Морли еще долго трепался, валандался по комнате, собирая свой неуклюжий вьюк, и вот, наконец, мы попрощались
с его друзьями, залезли в маленький английский автомобильчик и около десяти часов стартовали в сторону Трейси и наверх к Бриджпорту, откуда нам предстояло проехать еще восемь миль к началу тропы у озера.Я сидел сзади, а они разговаривали на переднем сиденье. Морли был, на самом деле, псих; он заехал как-то раз за мной (уже потом) с квартой яичного ликера, рассчитывая на то, что я ее выпью, но я вместо этого заставил его отвезти меня в винную лавку, а все дело было в том, чтобы мы с ним съездили к какой-то девчонке, причем я должен был выступать в роли примирителя: мы подкатили к ее дверям, она открыла, увидела, кто там, и снова захлопнула дверь, а мы поехали домой.
— Что это за дела?
— Долго рассказывать, — туманно ответил Морли, я так и не понял, чего ему было надо. Кроме этого, увидев как-то, что у Алвы во флигеле нет кровати, он возник однажды, как призрак в дверном проеме, когда мы только-только невинно продирали глаза и варили себе кофе, и подарил нам огромную двуспальную панцирную сетку, с которой после его ухода мы долго сражались, пытаясь засунуть в сарай. То он притаскивал всякие доски, то какие-то невероятные книжные полки, то просто всякую ерунду, а много лет спустя у меня с ним снова были развеселые приключения, когда я приехал к нему в Контра-Косту (в его собственный дом, который он сдавал в аренду) и провел там несколько дней, хоть в это и невозможно поверить, когда он платил мне по два доллара в час за то, что я ведро за ведром таскал жидкую грязь, которую он вручную вычерпывал из своего затопленного погреба, весь черный от этой дряни, как Татарилуак, Повелитель Грязных Жиж Паратиоалауакакского Пролета, и на губах его играла проказливая восторженная улыбка; а потом, возвращаясь через какой-то городишко и захотев вдруг мороженого, мы прошлись по тамошней главной улице (распугав всех на трассе своими ведрами и скребками) с мороженым в руках, сталкиваясь с жителями на узеньких тротуарах, будто пара допотопных комиков немого кино, с известкой и прочим. По любому, в общем, — крайне странная персона, как ни посмотри, и вот он вел сейчас машину по направлению к Трейси по четырехрядному шоссе с сильным движением, и рот у него не закрывался, на каждое слово Джафи у него находилась дюжина, и происходило это примерно так. Джафи говорил что-нибудь типа:
— Ей-Богу, я в последнее время чувствую в себе какое-то прилежание, на следующей неделе, наверное, возьмусь за орнитологию. — Морли же отвечал:
— Тут любой будет прилежным, когда у него нет девчонки с ривьерским загаром.

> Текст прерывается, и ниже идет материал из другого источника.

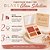 Paleta De Blush, Iluminador e Sombra Ruby Rose Glass Glam Selection Reverence Hb-m1006-3 - Imagem 4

Всякий раз говоря что-нибудь, он поворачивался и смотрел на Джафи, произнося все эти блестящие нелепости на полном серьезе; я не врубался, что он за странный ученый, что за тайный лингвистический клоун, на самом деле, под этим небом Калифорнии. Или же Джафи мимоходом вспоминал про спальные мешки, а Морли начинал нести какой-то бред:
— Я стану владельцем бледно-голубого французского спальника — легкого, на гагачьем пуху, классная вещь, они продаются в Ванкувере — для Дэйзи Мэй [9] в самый раз. Совершенно не для Канады. Все спрашивают, не был ли у нее дедушка путешественником и не повстречал ли эскимоску. Я сам с Северного Полюса.
— О чем это он? — спрашивал с заднего сиденья я, а Джафи отвечал:
— Он просто интересный такой магнитофон.
Я сказал парням, что у меня легкий тромбофлебит — сгустки крови в венах на ногах, — поэтому я побаиваюсь завтрашнего подъема: не потому, что из-за него могу хромать, а потому, что когда я спущусь, он может обостриться. Морли на это сказал:
9
Героиня комикса Эла Кэппа «Малютка Эбнер» (1934–1977), преследовавшая Эбнера много лет и, в конечном итоге, женившая его на себе.
— А тромбофлебит — это такой особый ритм, когда ссышь? — Или же я говорил что-нибудь про людей с Запада, а он отвечал: — Я сам тупой западник… смотри, что предрассудки сделали с Англией.
— Ты сумасшедший, Морли.
— Не знаю, может и так, но если даже я — сумасшедший, я все равно оставлю хорошенькое завещание. — Потом вдруг он ни с того ни с сего выдавал: — Что ж, я весьма польщен, что иду в горы с двумя поэтами, я и сам собираюсь написать книгу, она будет про Рагузу, прибрежный город-государство, республику позднего Средневековья, которая решила классовую проблему, предложила пост секретаря Макиавелли, и целое поколение ее язык служил дипломатическим языком в Леванте. Все из-за напрягов с турками, конечно.